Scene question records
================
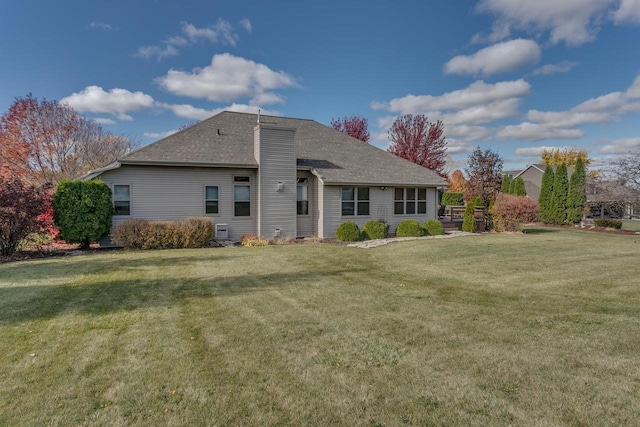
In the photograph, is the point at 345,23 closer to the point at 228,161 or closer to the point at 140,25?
the point at 228,161

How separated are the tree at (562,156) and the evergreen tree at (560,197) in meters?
30.6

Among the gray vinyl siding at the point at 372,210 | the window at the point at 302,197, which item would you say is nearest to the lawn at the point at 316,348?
the gray vinyl siding at the point at 372,210

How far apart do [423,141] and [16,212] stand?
27.8 meters

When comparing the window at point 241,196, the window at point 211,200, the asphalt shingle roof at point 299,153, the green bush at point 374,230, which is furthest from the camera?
the green bush at point 374,230

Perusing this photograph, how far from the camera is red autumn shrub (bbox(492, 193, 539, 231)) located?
17.4 m

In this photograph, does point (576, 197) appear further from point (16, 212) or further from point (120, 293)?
point (16, 212)

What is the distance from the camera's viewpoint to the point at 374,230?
================
**DESCRIPTION OF THE TASK:** Copy all of the data above word for word, leaving out the pictures.

**ANSWER FOR THIS EXERCISE:**
In the photograph, is the point at 345,23 closer to the point at 228,161 or closer to the point at 140,25?
the point at 228,161

How separated are the tree at (562,156) and the evergreen tree at (560,197) in meters?
30.6

Among the gray vinyl siding at the point at 372,210 | the window at the point at 302,197, which item would you say is nearest to the lawn at the point at 316,348?
the gray vinyl siding at the point at 372,210

How far apart do [423,141] and [16,212] stand?
27.8 meters

When comparing the window at point 241,196, the window at point 211,200, the asphalt shingle roof at point 299,153, the green bush at point 374,230, which is furthest from the camera?
the green bush at point 374,230

Perusing this photograph, how far from the camera is red autumn shrub (bbox(492, 193, 539, 231)) located?
17.4 m

In this photograph, does point (576, 197) appear further from point (16, 212) or further from point (120, 293)?
point (16, 212)

What is the distance from the camera's viewpoint to the point at 374,230?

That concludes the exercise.